Records of spatial reasoning questions
%%

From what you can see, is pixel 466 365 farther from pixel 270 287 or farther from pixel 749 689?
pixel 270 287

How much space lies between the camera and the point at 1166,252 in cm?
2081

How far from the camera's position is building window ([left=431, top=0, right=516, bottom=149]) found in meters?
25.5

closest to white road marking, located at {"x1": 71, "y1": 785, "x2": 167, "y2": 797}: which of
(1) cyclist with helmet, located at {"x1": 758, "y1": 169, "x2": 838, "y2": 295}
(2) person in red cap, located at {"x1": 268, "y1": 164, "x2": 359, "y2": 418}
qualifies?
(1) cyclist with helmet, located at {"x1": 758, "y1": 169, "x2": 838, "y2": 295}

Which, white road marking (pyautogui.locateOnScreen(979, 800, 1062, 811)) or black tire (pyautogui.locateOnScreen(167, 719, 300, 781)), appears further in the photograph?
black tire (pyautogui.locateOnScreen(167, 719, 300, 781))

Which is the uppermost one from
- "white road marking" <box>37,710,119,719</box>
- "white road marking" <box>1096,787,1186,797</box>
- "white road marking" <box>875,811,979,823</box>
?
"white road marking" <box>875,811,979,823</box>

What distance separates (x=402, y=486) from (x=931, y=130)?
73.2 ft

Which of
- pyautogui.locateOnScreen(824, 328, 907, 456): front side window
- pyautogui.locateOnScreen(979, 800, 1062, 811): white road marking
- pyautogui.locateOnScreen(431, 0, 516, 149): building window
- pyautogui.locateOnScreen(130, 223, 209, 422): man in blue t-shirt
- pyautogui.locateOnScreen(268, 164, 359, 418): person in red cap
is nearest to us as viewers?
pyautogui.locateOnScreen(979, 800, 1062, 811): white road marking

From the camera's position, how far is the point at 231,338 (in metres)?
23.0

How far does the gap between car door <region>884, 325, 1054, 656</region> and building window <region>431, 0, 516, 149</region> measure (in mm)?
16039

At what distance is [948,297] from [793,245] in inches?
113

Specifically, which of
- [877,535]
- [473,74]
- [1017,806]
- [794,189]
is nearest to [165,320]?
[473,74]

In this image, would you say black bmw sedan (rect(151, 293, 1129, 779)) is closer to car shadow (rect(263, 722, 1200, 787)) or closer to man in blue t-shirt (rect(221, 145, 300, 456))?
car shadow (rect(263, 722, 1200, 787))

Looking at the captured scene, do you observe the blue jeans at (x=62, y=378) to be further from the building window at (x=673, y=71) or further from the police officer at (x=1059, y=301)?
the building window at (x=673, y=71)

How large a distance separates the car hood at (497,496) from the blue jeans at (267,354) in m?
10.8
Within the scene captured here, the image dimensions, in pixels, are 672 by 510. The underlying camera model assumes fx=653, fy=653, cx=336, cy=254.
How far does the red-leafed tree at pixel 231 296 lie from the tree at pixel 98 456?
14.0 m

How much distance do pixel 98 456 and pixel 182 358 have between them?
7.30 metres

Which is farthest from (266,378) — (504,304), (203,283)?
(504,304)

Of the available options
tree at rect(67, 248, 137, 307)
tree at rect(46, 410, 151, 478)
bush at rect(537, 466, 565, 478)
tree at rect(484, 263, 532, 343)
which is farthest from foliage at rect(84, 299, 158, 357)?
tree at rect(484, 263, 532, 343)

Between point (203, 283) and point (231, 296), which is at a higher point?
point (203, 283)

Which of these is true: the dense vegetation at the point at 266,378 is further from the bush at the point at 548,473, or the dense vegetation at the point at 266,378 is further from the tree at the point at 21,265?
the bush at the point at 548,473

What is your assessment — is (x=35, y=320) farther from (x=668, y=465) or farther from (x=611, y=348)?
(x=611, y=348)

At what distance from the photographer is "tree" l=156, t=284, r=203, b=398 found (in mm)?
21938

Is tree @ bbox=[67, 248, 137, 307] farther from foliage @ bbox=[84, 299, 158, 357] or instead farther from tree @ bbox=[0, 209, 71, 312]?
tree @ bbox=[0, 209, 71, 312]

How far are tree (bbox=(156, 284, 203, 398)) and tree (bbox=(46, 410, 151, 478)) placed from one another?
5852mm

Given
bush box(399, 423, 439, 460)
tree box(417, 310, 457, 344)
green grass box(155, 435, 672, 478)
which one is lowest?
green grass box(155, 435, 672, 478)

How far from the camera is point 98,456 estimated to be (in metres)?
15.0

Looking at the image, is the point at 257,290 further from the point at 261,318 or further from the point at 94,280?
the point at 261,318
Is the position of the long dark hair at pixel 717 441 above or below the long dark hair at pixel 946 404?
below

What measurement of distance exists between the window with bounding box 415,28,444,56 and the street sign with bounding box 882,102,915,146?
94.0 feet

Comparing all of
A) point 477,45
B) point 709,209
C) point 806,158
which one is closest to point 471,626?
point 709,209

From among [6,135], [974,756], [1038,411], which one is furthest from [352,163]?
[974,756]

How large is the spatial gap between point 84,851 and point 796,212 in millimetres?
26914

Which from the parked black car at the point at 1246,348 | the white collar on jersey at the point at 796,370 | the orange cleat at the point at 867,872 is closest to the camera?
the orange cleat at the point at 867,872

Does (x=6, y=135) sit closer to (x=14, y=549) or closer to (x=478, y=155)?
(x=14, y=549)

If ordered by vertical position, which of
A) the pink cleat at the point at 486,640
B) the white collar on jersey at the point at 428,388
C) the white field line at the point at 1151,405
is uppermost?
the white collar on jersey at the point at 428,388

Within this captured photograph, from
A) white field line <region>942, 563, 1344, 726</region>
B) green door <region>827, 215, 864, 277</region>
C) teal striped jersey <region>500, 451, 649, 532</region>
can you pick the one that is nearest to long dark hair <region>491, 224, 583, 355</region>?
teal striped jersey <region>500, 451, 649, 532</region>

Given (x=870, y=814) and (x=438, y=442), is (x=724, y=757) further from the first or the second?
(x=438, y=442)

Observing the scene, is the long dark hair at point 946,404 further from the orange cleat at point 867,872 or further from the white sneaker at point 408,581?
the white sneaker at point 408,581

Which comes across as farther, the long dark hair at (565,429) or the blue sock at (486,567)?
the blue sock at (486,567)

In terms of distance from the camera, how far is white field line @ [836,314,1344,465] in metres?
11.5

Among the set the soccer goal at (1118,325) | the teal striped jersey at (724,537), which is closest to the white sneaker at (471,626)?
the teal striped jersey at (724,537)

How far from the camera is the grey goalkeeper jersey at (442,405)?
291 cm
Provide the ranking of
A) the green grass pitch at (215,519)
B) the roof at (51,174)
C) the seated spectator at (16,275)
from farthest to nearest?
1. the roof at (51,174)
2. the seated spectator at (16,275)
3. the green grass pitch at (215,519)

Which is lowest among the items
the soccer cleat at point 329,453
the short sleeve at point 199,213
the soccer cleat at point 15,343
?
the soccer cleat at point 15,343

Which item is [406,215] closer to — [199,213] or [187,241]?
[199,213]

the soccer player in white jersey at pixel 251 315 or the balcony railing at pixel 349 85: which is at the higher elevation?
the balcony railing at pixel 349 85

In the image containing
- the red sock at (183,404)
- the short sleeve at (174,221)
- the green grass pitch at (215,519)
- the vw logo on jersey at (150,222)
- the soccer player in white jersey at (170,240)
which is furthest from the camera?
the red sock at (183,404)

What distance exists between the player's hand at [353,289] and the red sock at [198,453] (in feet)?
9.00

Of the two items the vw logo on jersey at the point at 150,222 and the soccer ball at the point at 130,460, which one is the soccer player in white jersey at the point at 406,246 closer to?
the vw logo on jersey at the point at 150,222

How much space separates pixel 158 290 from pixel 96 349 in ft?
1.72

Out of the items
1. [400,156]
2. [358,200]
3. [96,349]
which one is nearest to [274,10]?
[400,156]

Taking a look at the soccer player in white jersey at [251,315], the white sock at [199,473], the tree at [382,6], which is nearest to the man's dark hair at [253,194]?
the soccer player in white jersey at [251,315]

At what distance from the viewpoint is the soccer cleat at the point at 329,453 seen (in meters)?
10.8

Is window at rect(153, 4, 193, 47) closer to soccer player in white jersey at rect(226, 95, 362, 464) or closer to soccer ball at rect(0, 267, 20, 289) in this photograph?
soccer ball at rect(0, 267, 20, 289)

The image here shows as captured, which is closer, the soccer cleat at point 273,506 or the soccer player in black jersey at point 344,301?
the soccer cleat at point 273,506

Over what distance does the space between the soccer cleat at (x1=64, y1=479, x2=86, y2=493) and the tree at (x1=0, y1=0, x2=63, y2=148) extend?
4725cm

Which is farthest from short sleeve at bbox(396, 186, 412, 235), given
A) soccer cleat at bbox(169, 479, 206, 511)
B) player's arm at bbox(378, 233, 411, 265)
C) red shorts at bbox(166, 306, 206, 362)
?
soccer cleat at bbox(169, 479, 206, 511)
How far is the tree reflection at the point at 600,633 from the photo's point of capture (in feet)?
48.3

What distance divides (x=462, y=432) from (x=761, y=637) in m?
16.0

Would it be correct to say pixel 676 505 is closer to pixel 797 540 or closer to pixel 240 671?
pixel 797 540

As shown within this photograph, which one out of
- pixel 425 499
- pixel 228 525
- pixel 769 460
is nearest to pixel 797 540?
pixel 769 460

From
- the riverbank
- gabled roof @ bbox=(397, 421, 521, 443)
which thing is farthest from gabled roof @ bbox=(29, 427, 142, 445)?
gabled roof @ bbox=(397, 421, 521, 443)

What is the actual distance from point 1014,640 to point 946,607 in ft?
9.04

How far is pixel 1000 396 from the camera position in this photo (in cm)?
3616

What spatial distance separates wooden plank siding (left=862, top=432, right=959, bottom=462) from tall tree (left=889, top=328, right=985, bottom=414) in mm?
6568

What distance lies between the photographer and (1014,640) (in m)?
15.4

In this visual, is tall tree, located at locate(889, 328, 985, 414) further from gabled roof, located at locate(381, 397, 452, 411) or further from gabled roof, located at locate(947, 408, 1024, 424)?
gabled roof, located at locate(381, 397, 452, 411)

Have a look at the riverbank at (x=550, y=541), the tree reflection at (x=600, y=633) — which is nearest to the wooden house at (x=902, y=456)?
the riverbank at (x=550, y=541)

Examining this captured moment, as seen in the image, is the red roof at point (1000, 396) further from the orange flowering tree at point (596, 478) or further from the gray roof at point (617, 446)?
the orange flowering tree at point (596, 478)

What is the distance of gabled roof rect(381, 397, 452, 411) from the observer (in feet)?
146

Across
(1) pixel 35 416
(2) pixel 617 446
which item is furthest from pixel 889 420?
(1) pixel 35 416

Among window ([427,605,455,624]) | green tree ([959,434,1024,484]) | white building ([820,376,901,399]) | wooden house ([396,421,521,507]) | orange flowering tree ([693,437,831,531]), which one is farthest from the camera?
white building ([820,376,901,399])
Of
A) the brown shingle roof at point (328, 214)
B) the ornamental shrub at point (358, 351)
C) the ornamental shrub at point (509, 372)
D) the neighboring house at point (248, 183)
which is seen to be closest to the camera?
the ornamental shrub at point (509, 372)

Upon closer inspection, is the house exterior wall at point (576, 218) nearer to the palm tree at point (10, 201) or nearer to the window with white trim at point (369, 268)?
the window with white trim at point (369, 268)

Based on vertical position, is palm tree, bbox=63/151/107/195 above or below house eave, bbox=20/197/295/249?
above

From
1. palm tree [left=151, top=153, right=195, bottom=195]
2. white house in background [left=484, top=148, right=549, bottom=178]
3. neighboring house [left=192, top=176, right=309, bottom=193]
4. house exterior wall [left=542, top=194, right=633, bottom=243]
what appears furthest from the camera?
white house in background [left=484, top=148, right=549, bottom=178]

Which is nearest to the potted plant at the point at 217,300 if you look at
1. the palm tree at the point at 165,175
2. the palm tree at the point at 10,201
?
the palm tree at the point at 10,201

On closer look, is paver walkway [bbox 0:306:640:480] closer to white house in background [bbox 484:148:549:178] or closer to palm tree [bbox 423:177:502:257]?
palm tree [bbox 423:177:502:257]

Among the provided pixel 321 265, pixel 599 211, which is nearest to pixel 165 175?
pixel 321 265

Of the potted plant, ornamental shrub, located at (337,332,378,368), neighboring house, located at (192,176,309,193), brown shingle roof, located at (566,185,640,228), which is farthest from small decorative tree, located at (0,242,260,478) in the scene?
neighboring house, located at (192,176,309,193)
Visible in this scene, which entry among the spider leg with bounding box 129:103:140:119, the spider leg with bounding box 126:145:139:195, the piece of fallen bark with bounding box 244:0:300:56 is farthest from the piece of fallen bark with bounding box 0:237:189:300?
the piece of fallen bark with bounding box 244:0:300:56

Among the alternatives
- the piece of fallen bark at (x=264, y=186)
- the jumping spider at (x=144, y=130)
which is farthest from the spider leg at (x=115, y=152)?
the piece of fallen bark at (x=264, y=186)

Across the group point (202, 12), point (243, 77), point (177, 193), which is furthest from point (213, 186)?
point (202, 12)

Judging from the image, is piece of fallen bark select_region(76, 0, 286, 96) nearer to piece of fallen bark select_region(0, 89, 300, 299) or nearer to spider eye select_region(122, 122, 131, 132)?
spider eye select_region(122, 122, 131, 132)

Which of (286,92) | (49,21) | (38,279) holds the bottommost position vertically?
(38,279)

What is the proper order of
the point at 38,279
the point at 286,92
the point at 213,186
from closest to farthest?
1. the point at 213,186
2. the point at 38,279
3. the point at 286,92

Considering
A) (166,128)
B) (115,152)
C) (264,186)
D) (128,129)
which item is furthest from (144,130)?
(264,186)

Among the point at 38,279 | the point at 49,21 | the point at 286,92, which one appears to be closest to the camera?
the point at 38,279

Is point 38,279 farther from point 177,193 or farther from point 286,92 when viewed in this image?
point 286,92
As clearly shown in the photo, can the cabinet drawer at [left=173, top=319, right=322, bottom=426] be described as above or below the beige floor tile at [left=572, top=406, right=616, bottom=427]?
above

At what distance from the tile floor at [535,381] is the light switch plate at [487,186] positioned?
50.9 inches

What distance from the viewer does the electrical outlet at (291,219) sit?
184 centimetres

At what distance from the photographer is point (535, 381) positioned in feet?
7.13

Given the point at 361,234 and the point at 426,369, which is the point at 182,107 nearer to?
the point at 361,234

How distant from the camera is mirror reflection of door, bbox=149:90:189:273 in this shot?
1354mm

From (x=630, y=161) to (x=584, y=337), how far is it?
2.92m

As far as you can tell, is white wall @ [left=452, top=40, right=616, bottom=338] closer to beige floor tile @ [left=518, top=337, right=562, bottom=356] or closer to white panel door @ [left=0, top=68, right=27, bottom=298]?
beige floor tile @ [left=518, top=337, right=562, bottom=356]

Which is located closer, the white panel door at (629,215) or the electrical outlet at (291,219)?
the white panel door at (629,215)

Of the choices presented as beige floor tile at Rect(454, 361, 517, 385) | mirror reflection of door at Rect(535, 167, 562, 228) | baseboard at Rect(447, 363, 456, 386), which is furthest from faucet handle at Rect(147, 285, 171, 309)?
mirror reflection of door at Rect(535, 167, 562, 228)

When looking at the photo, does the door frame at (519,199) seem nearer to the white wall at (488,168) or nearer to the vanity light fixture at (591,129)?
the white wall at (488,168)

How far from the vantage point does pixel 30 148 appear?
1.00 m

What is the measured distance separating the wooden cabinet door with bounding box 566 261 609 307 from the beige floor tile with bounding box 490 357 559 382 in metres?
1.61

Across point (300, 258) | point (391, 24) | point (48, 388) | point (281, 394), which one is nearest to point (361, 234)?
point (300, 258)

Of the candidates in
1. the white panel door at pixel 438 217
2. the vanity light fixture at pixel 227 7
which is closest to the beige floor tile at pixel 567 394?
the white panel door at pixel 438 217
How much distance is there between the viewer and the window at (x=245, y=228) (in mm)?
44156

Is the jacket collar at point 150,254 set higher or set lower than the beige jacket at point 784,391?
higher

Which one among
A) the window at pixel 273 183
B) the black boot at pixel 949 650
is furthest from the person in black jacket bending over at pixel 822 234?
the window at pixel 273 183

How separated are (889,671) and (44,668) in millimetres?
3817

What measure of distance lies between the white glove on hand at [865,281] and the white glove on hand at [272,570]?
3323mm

%%

◆ **Challenge**: Every line from the one containing "Which is located" through the end of the entries above must be echoed exactly, with both ends kept.

◆ **Answer for the task**:
Which is located closer, the white panel door at (629,215) or the electrical outlet at (291,219)?
the white panel door at (629,215)

Of the choices presented as beige floor tile at Rect(454, 361, 517, 385) | mirror reflection of door at Rect(535, 167, 562, 228) | baseboard at Rect(447, 363, 456, 386), which is furthest from faucet handle at Rect(147, 285, 171, 309)?
mirror reflection of door at Rect(535, 167, 562, 228)

When looking at the photo, does the door frame at (519,199) seem nearer to the white wall at (488,168) or nearer to the vanity light fixture at (591,129)?
the white wall at (488,168)

How far from the vantage point does pixel 30 148 appear?
1.00 m

What is the measured distance separating the wooden cabinet door with bounding box 566 261 609 307 from the beige floor tile with bounding box 490 357 559 382 in metres?
1.61

Across point (300, 258) | point (391, 24) | point (48, 388) | point (281, 394), which one is nearest to point (361, 234)?
point (300, 258)

Of the candidates in
1. the white panel door at pixel 438 217
2. the vanity light fixture at pixel 227 7
which is closest to the beige floor tile at pixel 567 394?
the white panel door at pixel 438 217
How much distance is there between the viewer and the window at (x=245, y=228) (in mm)?
44156

Is the jacket collar at point 150,254 set higher or set lower than the beige jacket at point 784,391?
higher

Which one among
A) the window at pixel 273 183
B) the black boot at pixel 949 650
is furthest from the person in black jacket bending over at pixel 822 234?
the window at pixel 273 183

How separated are (889,671) and (44,668) in millimetres?
3817

What measure of distance lies between the white glove on hand at [865,281] and the white glove on hand at [272,570]?
3323mm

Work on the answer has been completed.